[Passage shown]
⟨

Scarred Foster Family’s Case Isn’t Finished Yet

(CN) - A federal judge should have settled a family's dispute with the adoption caseworkers who sent them a foster child described as a future Jeffrey Dahmer, the 3rd Circuit ruled.

J.O. came into the custody of the Office of Children and Youth in Erie County, Pa., after his family determined that they could not deal with his "special emotional issues."

The boy's biological father even described him as a future "Jeffrey Dahmer."

In addition to making threats to "blow things up, shoot people and stab people," J.O. acted out sexually with two relatives in North Carolina.

While in the Erie County foster system, J.O. acted physically aggressive and sexually inappropriate. He also spent nine days in a mental-health facility after making a "suicidal gesture."

The office placed J.O. in 2001 with Paul and Bonnie Bryan, a couple who had fostered more than 40 children over the years and had just adopted K.B., a child who had been living with them since 1998.

The Bryans had indicated that they did not want to foster a firestarter or "severe sexual offender," but said that child services never told them that J.O. already required sexual counseling.

For weeks later that year, the 14-year-old J.O. molested K.B., who was 9 at the time, in their shared bedroom. After K.B. told the Bryans, they had J.O. taken out of their home.

In therapy, K.B. said J.O. had raped him orally and anally between 15 and 20 times. K.B. said that J.O. once pulled out a knife and said, "Of you tell anyone, I'm going to kill you or the family."

Civil claims by the Bryans have bounced between the Western District of Pennsylvania and the 3rd Circuit since 2003.

In early 2012, a federal judge dismissed the case against five employees, but refused to grant immunity to caseworkers Renie Skalko and Cindy Baxter.

⟩

[Raw data]
⟨

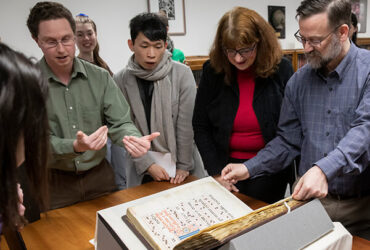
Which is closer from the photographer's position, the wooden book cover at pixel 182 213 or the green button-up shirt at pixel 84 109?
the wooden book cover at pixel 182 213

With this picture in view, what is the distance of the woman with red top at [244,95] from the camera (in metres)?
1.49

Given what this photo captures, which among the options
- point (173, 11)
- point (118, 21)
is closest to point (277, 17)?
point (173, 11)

⟩
⟨

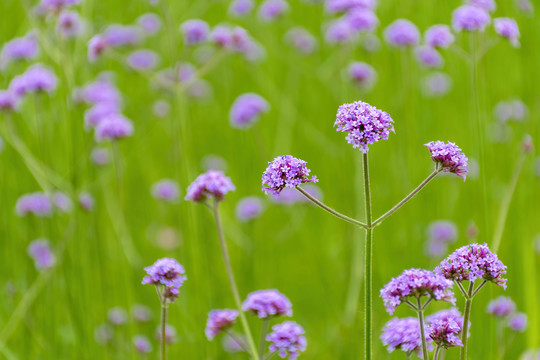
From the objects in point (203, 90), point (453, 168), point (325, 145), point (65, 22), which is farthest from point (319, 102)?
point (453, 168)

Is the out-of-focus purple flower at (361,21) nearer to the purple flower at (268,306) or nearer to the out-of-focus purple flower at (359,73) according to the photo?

⟩

[Problems to work on]
1) In the article about the foster family case, how many children had Paul and Bonnie Bryan fostered over the years?
2) Write out the stretch of the foster family article from "The Bryans had" through "required sexual counseling.".
The rows above have nothing to do with this work.

[Responses by item number]
1) More than 40 children.

2)
The Bryans had indicated that they did not want to foster a firestarter or "severe sexual offender," but said that child services never told them that J.O. already required sexual counseling.